Work required → Return an exact copy of the entries, skipping any picture you find.

(Extracted entries)

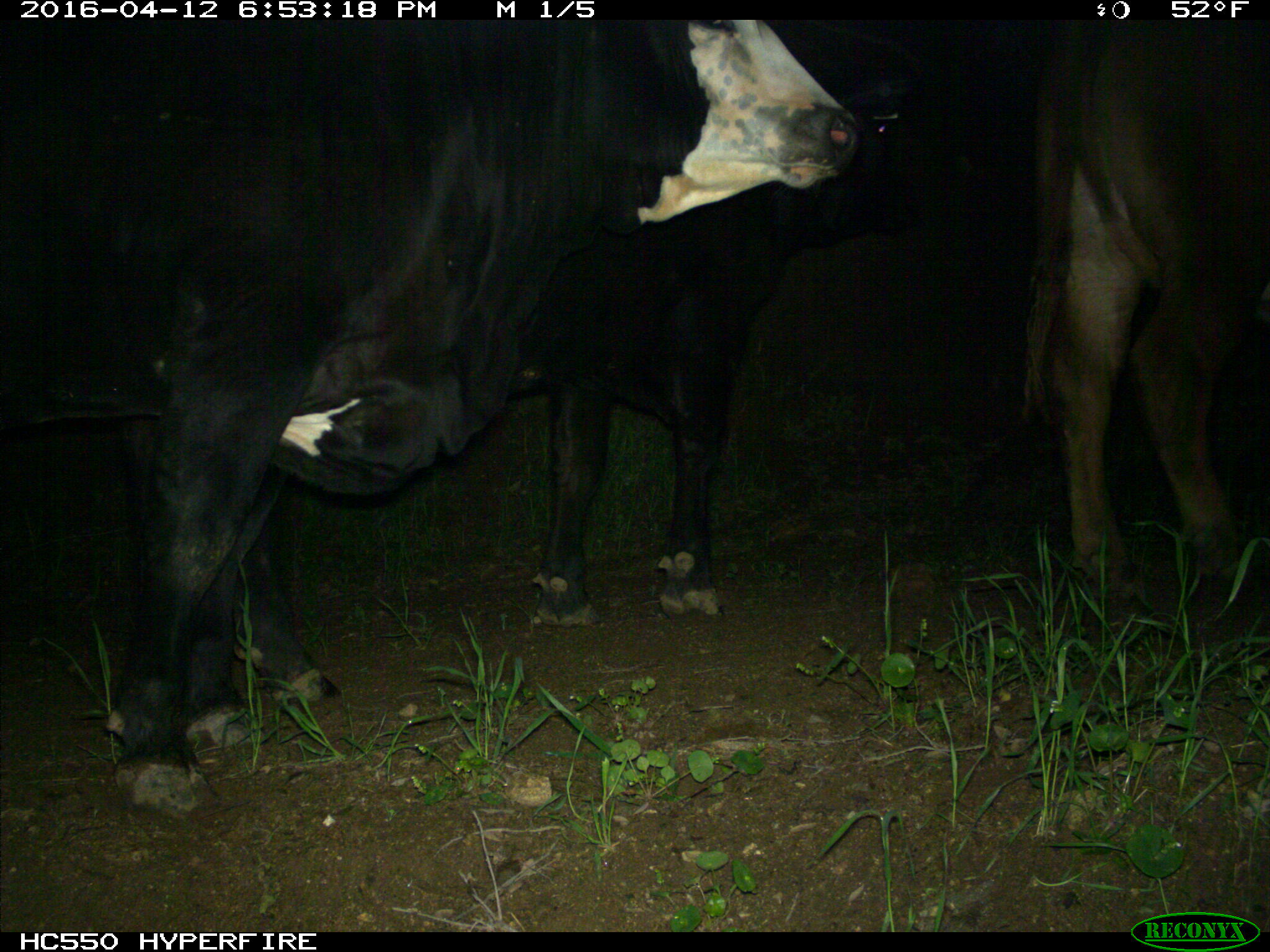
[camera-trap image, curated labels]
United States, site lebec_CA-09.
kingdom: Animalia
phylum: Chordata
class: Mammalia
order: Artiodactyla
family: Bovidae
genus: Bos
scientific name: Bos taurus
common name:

(End Extracted entries)

Answer →
[camera-trap image, curated labels]
United States, site lebec_CA-09.
kingdom: Animalia
phylum: Chordata
class: Mammalia
order: Artiodactyla
family: Bovidae
genus: Bos
scientific name: Bos taurus
common name:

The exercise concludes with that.